(Dataset rows)
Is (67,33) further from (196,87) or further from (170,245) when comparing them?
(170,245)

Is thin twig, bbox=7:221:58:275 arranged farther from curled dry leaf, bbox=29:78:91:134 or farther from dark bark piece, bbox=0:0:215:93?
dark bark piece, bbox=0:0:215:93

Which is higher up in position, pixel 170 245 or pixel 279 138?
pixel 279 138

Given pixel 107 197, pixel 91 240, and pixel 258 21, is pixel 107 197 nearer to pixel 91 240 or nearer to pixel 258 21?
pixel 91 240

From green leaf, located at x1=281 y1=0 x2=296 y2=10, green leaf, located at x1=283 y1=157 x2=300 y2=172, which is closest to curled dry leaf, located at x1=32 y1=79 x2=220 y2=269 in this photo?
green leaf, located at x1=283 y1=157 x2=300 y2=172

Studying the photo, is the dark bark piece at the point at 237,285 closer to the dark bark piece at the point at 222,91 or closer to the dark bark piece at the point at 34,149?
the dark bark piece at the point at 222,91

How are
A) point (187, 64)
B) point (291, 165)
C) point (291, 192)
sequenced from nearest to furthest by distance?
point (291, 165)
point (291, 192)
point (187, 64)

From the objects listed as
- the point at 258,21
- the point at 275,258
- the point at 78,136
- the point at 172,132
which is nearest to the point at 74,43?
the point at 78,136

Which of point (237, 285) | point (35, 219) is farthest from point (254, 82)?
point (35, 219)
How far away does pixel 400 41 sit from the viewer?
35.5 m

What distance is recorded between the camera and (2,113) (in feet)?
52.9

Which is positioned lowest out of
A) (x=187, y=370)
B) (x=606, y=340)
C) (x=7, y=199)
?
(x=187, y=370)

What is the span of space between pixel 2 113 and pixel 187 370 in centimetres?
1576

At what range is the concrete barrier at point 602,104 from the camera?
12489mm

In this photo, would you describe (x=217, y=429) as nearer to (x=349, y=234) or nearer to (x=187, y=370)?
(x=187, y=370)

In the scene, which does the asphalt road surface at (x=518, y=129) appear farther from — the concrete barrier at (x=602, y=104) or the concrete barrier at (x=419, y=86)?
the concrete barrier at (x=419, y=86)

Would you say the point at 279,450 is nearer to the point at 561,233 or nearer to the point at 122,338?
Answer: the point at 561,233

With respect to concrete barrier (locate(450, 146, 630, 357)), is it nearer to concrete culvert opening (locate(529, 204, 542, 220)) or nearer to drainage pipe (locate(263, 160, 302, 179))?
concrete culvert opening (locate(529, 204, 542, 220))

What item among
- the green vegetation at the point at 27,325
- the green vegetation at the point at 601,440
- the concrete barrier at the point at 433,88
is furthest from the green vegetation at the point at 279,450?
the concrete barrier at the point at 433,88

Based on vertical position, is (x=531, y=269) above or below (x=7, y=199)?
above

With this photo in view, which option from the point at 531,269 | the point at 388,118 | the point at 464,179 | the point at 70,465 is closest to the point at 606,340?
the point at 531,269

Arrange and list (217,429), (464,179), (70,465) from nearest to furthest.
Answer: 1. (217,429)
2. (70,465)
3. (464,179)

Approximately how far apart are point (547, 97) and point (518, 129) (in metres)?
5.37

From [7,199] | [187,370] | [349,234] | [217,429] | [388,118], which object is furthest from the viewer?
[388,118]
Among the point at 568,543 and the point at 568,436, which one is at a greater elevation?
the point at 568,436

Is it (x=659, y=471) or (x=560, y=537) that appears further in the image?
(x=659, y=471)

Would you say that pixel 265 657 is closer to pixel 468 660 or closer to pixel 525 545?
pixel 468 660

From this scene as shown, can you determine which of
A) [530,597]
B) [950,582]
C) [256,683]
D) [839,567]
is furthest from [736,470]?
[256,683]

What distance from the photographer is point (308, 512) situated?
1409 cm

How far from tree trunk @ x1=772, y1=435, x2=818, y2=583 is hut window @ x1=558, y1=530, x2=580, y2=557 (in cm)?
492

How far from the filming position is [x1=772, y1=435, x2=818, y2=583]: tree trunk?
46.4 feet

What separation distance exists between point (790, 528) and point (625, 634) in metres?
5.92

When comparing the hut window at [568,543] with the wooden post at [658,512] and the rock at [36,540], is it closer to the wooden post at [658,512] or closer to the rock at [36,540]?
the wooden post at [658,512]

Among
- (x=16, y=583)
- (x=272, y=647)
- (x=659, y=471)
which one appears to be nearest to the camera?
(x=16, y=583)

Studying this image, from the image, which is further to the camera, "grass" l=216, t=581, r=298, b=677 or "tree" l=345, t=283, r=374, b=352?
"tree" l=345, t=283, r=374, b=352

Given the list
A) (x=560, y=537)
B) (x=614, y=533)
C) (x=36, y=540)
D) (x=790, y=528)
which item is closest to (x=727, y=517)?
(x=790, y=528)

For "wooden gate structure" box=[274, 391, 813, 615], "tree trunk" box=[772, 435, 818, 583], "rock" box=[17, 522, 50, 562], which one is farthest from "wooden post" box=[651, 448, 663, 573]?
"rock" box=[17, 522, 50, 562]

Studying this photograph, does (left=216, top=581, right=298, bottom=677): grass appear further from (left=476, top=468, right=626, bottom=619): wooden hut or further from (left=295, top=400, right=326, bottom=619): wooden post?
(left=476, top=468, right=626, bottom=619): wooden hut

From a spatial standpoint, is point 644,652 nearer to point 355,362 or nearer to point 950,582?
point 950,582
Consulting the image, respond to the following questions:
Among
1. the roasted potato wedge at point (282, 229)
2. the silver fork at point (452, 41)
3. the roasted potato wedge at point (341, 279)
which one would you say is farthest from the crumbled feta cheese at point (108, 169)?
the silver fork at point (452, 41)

| STATED EXERCISE |
Quote only the lines from the line containing "From this scene" through the end of the entries, keeping the first and the last.

| FINAL RESULT |
From this scene as shown, can you determine which of
A) [530,597]
B) [950,582]
C) [256,683]
D) [839,567]
is furthest from [736,470]?
[256,683]

What distance from the photographer is point (308, 512) situated?
1409 cm

How far from tree trunk @ x1=772, y1=435, x2=818, y2=583 is hut window @ x1=558, y1=530, x2=580, y2=557 (in cm)?
492

How far from the filming position is [x1=772, y1=435, x2=818, y2=583]: tree trunk?
46.4 feet

What separation distance exists between point (790, 528) and point (625, 634) in metres?
5.92

When comparing the hut window at [568,543] with the wooden post at [658,512] and the rock at [36,540], is it closer to the wooden post at [658,512] or closer to the rock at [36,540]?
the wooden post at [658,512]

Among
- (x=16, y=583)
- (x=272, y=647)
- (x=659, y=471)
which one appears to be nearest to the camera?
(x=16, y=583)

Studying this image, from the image, which is further to the camera, "grass" l=216, t=581, r=298, b=677 or "tree" l=345, t=283, r=374, b=352?
"tree" l=345, t=283, r=374, b=352

Given the list
A) (x=560, y=537)
B) (x=614, y=533)
C) (x=36, y=540)
D) (x=790, y=528)
which item is closest to (x=727, y=517)?
(x=790, y=528)

For "wooden gate structure" box=[274, 391, 813, 615], "tree trunk" box=[772, 435, 818, 583], "rock" box=[17, 522, 50, 562], which one is farthest from "wooden post" box=[651, 448, 663, 573]?
"rock" box=[17, 522, 50, 562]

Studying this photograph, does (left=216, top=581, right=298, bottom=677): grass appear further from (left=476, top=468, right=626, bottom=619): wooden hut or further from (left=295, top=400, right=326, bottom=619): wooden post?
(left=476, top=468, right=626, bottom=619): wooden hut

From a spatial standpoint, is point 644,652 nearer to point 355,362 or nearer to point 950,582?
point 950,582
Consulting the image, respond to the following questions:
Among
1. the roasted potato wedge at point (282, 229)
2. the silver fork at point (452, 41)
3. the roasted potato wedge at point (341, 279)
which one would you say is farthest from the crumbled feta cheese at point (108, 169)?
the silver fork at point (452, 41)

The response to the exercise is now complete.